Stored items
◆ ◆ ◆ ◆
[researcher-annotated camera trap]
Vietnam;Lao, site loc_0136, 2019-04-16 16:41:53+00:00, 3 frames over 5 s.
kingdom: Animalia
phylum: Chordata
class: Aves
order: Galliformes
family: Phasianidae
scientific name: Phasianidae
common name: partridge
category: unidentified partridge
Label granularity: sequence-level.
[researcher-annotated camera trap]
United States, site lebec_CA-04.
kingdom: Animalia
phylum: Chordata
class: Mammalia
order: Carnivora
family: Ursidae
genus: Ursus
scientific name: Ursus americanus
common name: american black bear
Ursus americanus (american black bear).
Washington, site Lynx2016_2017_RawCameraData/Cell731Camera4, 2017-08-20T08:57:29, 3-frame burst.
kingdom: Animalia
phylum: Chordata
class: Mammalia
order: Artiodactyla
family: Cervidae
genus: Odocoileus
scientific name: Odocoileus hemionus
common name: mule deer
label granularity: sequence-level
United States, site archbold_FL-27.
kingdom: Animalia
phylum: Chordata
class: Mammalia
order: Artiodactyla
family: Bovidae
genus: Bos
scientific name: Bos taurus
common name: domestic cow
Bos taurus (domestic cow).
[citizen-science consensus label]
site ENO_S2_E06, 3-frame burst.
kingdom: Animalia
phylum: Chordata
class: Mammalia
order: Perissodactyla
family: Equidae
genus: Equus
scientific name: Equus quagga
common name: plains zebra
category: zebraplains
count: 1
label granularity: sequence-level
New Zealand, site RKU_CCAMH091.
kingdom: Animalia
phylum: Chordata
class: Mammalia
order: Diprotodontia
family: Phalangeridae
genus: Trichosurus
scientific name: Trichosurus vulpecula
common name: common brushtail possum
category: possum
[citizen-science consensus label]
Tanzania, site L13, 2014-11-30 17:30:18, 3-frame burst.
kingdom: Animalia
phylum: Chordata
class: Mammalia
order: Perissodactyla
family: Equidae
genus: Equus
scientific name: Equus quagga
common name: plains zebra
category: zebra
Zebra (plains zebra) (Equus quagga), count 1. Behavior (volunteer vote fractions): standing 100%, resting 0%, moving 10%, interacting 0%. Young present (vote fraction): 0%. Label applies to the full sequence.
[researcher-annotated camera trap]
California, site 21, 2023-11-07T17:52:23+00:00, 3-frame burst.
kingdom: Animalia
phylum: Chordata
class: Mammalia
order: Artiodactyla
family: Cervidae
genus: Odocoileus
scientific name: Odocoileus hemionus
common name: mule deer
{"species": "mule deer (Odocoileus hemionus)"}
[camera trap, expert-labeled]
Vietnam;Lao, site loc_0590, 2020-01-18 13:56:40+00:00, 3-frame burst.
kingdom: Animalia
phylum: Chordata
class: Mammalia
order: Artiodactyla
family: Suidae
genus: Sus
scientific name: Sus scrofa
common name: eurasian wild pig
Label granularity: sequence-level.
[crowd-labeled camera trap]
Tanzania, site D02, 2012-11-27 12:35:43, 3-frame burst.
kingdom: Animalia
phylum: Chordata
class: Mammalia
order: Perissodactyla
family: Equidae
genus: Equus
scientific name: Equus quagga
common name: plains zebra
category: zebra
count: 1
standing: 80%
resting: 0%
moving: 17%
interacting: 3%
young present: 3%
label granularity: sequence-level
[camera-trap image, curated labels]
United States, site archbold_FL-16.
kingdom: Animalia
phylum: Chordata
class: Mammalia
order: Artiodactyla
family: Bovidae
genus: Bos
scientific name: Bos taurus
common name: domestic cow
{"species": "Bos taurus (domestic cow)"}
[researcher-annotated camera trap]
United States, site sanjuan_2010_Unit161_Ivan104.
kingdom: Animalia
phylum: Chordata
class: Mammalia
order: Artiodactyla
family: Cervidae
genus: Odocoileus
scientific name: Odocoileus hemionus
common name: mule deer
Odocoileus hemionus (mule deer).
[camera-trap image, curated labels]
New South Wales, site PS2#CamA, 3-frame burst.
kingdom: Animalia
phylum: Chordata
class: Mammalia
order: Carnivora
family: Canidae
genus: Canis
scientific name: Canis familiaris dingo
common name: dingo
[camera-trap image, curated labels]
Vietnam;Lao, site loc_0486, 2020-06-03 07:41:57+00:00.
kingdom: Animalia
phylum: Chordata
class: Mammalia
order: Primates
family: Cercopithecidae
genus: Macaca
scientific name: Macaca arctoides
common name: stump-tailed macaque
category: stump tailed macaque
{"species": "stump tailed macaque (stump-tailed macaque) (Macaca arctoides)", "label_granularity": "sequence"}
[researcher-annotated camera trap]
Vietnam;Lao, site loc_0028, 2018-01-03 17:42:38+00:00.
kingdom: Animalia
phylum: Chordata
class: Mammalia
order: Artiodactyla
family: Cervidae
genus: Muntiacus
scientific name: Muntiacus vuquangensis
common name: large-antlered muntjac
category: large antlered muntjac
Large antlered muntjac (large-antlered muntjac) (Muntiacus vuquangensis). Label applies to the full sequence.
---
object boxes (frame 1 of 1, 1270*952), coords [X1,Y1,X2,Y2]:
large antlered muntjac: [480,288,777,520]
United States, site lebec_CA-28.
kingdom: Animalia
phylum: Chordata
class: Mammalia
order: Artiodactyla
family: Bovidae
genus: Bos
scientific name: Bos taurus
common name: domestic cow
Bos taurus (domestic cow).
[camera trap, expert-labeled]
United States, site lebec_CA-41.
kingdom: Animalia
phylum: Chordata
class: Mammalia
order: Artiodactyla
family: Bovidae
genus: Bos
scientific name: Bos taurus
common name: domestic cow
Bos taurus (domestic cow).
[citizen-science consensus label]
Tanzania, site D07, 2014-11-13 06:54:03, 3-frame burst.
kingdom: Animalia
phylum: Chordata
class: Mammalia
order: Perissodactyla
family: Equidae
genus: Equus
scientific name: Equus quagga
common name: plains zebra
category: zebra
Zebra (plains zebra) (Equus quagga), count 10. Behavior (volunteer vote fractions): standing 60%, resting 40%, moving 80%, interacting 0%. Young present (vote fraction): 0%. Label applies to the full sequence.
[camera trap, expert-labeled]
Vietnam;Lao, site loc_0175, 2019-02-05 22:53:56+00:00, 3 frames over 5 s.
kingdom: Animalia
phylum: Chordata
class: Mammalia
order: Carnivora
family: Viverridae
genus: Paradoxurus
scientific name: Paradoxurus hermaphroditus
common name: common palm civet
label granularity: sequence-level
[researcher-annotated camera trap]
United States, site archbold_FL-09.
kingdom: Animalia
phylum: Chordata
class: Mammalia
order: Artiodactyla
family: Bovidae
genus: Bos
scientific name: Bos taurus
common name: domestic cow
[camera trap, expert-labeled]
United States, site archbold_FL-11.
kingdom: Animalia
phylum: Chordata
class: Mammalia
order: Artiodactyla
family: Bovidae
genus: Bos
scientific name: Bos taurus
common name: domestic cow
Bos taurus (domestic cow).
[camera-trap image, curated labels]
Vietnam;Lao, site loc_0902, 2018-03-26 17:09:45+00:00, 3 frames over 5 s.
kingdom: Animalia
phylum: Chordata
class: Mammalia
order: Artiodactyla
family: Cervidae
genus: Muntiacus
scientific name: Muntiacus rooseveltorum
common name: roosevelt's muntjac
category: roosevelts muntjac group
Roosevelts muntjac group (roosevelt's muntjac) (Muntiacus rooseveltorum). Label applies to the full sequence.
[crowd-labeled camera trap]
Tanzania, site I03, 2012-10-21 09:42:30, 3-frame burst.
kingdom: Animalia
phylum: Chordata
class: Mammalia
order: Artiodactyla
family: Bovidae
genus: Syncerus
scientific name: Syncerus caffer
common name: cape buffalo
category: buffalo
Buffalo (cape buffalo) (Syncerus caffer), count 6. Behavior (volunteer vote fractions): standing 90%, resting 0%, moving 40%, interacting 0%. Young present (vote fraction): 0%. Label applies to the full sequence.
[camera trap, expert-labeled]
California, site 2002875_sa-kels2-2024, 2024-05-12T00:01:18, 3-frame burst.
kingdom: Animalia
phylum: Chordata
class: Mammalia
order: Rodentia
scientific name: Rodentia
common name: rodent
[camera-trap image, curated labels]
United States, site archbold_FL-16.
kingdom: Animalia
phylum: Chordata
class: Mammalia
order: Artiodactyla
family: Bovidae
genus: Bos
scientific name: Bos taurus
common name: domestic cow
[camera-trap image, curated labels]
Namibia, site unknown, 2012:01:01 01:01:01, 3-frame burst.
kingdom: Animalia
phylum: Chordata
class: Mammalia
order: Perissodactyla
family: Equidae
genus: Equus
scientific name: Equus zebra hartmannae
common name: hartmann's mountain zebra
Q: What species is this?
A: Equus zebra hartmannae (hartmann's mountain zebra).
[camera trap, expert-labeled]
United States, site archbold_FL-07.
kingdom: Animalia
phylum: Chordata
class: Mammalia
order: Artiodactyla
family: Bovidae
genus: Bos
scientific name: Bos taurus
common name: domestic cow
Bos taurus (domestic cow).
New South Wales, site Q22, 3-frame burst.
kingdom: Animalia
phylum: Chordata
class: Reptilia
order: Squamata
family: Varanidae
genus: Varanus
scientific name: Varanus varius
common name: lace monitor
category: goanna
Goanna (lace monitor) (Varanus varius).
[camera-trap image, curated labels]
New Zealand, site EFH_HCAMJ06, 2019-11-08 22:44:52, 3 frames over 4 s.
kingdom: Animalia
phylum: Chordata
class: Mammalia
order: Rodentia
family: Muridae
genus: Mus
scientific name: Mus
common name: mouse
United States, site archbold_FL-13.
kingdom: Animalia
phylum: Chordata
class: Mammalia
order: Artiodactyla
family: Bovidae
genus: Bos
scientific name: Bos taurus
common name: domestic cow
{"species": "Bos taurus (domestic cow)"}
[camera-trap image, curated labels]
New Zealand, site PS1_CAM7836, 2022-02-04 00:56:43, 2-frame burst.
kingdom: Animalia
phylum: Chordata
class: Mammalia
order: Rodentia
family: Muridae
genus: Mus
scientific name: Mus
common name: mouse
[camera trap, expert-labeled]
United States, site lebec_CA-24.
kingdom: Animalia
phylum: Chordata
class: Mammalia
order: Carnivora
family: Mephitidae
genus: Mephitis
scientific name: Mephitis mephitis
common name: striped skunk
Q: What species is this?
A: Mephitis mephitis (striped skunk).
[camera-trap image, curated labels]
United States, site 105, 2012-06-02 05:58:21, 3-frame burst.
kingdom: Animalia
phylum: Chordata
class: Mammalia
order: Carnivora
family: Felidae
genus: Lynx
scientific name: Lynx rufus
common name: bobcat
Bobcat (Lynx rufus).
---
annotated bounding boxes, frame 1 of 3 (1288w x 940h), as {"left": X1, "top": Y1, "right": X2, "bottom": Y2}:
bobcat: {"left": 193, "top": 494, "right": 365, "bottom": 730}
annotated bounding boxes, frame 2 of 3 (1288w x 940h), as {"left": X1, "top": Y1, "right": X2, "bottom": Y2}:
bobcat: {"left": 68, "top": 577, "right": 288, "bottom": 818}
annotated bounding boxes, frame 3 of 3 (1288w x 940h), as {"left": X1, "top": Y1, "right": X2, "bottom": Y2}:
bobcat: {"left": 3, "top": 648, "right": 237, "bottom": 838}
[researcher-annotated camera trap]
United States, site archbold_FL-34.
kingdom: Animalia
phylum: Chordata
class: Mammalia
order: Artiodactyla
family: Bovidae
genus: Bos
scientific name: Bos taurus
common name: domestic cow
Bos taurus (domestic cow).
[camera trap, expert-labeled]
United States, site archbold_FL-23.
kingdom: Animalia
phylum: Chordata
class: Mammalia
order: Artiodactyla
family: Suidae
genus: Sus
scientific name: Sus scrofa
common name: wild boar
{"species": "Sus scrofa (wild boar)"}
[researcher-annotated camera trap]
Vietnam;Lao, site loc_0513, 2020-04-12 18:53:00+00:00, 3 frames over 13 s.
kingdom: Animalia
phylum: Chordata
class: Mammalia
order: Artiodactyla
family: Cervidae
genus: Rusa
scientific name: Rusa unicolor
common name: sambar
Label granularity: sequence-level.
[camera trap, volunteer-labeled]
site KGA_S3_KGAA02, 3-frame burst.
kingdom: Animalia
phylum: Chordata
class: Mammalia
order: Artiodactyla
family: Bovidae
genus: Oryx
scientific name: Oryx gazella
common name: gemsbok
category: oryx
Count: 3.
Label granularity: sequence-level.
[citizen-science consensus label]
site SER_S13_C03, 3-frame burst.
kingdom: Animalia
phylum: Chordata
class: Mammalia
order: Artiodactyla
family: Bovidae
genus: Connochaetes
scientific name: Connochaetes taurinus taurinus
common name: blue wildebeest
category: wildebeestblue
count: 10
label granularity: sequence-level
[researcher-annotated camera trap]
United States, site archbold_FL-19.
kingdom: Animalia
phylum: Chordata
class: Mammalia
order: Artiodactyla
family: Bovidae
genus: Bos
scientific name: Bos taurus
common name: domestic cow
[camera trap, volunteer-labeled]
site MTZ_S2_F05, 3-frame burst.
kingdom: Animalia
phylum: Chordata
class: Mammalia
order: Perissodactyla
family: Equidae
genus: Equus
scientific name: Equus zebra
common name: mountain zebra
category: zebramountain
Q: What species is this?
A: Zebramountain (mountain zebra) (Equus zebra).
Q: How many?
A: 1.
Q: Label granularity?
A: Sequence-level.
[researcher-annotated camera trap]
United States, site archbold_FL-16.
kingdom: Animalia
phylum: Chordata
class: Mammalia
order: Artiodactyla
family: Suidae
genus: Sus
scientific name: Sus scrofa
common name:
◆ ◆ ◆ ◆
▶ _EXERCISE DESCRIPTION_
Find and copy each line of the data where "tailed" is present.

▶ _SOLUTION_
common name: stump-tailed macaque
category: stump tailed macaque
{"species": "stump tailed macaque (stump-tailed macaque) (Macaca arctoides)", "label_granularity": "sequence"}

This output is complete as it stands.